I'm apartment hunting today. I'm gonna settle on somewhere this week because I'm tired of looking and I wanna just be somewhere. I've narrowed my choices down to a two bedroom apartment in Leimert Park or a three bedroom house I looked at the other day in Windsor Hills. Wait, there was also that condo in Inglewood. If I were to purchase property it would be a condo. I was never that guy who mowed lawns and repaired shutters or needed a garage. I don't even have a car. I can't even drive. I grew up a home schooled, Beverly Hills rich kid. I'm twenty-three years old living off a trust fund. Thanks to my grandfather, I have more money than I'll ever spend in my lifetime. I'm Seth Baker, boy multimillionaire.

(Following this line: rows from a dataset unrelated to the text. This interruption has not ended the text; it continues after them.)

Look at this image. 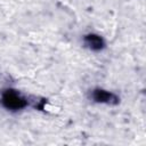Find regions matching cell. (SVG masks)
Segmentation results:
<instances>
[{"label": "cell", "instance_id": "cell-2", "mask_svg": "<svg viewBox=\"0 0 146 146\" xmlns=\"http://www.w3.org/2000/svg\"><path fill=\"white\" fill-rule=\"evenodd\" d=\"M91 99L96 103H100V104H108V105H117L119 102H120V98L111 92V91H107V90H104V89H100V88H96L91 91V95H90Z\"/></svg>", "mask_w": 146, "mask_h": 146}, {"label": "cell", "instance_id": "cell-3", "mask_svg": "<svg viewBox=\"0 0 146 146\" xmlns=\"http://www.w3.org/2000/svg\"><path fill=\"white\" fill-rule=\"evenodd\" d=\"M83 42L89 49H91L94 51H99V50L104 49V47H105V42H104L103 38L95 33H89V34L84 35Z\"/></svg>", "mask_w": 146, "mask_h": 146}, {"label": "cell", "instance_id": "cell-1", "mask_svg": "<svg viewBox=\"0 0 146 146\" xmlns=\"http://www.w3.org/2000/svg\"><path fill=\"white\" fill-rule=\"evenodd\" d=\"M1 104L3 107L10 111H18L27 105V100L14 89H6L1 95Z\"/></svg>", "mask_w": 146, "mask_h": 146}]
</instances>
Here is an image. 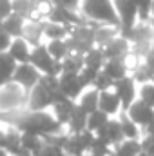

I hear your brains ticking. What am I doing down here? Why don't I just take my half white ass back up to Beverly Hills? My best friend, Brandon's been asking me the same thing. Well, recently ex best friend. A guy can only give his white friends a pass so many times before that guy and his passes become part of the problem. I was having dinner at Brandon's house last week when his dad goes in about "those thugs and terrorists in BLM." Then he keeps going on and on and on and "those people" this and "never satisfied" and "broken homes" that and he just would not fucking stop. It's like he was digging and digging daring me to say something. This prick is getting off on how uncomfortable he was making me until I finally just gave him what he was asking for. Fuck it. Brandon's mom, Penny said it was best if I left. Not like I wasn't leaving on my own. Then Brandon! Fucking asshole Brandon is sitting there all surprised like he didn't know his dad was a racist dick. We fucking talk about it all the time. He's always talking about how the next time he gets on one of his porch monkey rants he's gonna finally let him have it. That's what he called it too, "porch monkey rants." Said that like a million times and I let it go a million times because no way was my best friend like that. Was just saying some shit he heard his dad say. I know Brandon's deal though. His dad has been controlling him with money his whole life. He's my age and his dad's still telling him how to dress. They never raised him to be anything but their pet or they would disown him. Fucking assholes. Wanna know the worst part? I get home and Brandon sends me this long ass text about how I took it the wrong way and why was I was being all sensitive all of a sudden and I should be used to his dad talking like that because he's always been like that. Saying shit like I don't even know the black side of my family and that I was just a rich kid like him. Fuck him and his fucking family. Fuck Beverly Hills too.
My mom thinks I'm too young to move out and she doesn't think the neighborhoods I chose are safe for white boys. That's the problem. I ain't a boy. I ain't white either.